Redacción Deporpress | Una de cal y otra de arena. Los blancos y negros han sido una constante dentro del seno del Real Zaragoza desde su descenso a Segunda División en 2013. Si el curso pasado, solo el frenazo en seco por la pandemia evitó lo que parecía un «este año sí», donde los blanquillos marchaban lanzados pero volvieron tras la Covid-19 con una crisis de resultados, la reinvención de este curso está siendo un quebradero de cabeza para Rubén Baraja. Con las pérdidas de jugadores claves como Luis Suárez o Raúl Guti, el ex del CD Tenerife empieza a ser discutido. Porque las urgencias en La Romareda llaman pronto a la puerta si no existen resultados, ya que solo Alcorcón y Lugo alcanzan más temporadas ininterrumpidas en clave de plata de forma consecutiva.
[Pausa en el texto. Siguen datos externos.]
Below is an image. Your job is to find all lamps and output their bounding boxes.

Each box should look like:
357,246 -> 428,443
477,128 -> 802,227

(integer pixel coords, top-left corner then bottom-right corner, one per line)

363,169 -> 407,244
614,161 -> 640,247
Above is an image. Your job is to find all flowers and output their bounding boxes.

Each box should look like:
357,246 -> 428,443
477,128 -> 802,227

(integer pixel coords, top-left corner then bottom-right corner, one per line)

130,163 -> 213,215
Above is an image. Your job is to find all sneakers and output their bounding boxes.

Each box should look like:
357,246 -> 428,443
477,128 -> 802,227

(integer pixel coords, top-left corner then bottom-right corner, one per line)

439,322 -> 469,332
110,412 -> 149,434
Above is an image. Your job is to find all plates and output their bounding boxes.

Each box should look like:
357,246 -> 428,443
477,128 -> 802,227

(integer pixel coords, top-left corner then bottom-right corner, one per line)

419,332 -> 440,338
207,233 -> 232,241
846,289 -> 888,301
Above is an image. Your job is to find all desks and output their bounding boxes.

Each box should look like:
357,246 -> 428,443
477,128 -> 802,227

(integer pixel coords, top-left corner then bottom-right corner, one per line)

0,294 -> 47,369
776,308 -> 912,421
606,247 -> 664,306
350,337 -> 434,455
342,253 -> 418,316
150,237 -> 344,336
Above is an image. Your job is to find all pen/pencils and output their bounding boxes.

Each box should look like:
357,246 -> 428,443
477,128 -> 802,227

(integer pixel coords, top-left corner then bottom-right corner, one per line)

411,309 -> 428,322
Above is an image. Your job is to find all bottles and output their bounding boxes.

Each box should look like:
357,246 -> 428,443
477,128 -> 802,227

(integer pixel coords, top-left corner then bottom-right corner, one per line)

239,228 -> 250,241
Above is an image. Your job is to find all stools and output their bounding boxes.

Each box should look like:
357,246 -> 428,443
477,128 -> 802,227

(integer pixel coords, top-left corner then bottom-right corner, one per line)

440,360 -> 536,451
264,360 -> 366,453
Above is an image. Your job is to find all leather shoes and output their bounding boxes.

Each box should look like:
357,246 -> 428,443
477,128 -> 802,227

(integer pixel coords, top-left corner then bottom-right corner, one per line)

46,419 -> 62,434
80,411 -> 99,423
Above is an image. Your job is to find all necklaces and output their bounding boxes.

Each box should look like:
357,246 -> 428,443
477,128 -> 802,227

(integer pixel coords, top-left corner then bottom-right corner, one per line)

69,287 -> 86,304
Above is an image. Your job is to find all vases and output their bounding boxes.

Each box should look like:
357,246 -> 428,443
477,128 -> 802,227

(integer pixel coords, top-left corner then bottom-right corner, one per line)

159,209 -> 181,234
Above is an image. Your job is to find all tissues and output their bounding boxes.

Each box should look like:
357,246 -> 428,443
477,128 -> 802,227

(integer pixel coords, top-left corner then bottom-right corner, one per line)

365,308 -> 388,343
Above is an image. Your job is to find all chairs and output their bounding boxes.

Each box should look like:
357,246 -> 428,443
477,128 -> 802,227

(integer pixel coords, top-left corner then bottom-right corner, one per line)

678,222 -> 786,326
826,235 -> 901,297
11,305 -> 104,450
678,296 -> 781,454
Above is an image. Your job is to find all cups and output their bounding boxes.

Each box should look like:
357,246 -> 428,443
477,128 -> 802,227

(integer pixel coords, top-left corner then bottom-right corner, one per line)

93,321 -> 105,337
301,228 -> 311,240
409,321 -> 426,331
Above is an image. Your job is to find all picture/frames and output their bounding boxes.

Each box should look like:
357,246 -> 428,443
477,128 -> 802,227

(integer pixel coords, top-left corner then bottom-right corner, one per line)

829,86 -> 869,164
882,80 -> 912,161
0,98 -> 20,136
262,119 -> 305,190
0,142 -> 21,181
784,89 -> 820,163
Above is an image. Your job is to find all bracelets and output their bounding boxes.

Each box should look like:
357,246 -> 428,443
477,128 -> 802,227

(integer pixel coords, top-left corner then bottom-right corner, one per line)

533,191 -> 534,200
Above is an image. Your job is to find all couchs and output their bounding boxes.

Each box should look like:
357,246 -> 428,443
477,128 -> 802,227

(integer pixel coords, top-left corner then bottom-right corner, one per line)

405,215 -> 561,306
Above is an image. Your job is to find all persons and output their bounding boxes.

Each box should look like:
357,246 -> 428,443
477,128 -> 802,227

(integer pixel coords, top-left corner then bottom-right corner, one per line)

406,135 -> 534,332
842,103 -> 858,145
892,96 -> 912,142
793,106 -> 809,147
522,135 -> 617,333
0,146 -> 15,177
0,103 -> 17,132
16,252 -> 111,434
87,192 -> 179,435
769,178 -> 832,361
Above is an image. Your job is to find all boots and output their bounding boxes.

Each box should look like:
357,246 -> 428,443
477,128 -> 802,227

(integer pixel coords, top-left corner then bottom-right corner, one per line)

Con ocho créditos en seis partidos -dos menos que el resto por el descanso en las dos primeras jornadas-, el ‘Pipo’ empieza a ver las orejas al lobo. Además, uno de esos duelos se ganó en los despachos: al Alcorcón, después de que le diesen la razón por alineación indebida en los alfareros. Con una imagen preocupante, donde el colista Sabadell estuvo a punto de hacerle el lío en su propio campo, las dudas crecen conforme avanzan las jornadas.
Así, la colcección de críticos aumenta. Después de sus buenos números en la Isla, el técnico vallisoletano no quiere desaprovechar esta oportunidad de oro frente a uno de los banquillos grandes de Segunda, pero la memoria en el fútbol es corta. Si el CD Tenerife se convirtió en la recuperación de crédito como entrenador, justo ahora podría convertirse en el verdugo que le diese el golpe definitivo. Según apuntan desde diferentes medios de Aragón, su futuro dependería de los cuatro siguientes partidos: Mirandés, Mallorca, Girona… y Tenerife en el Heliodoro.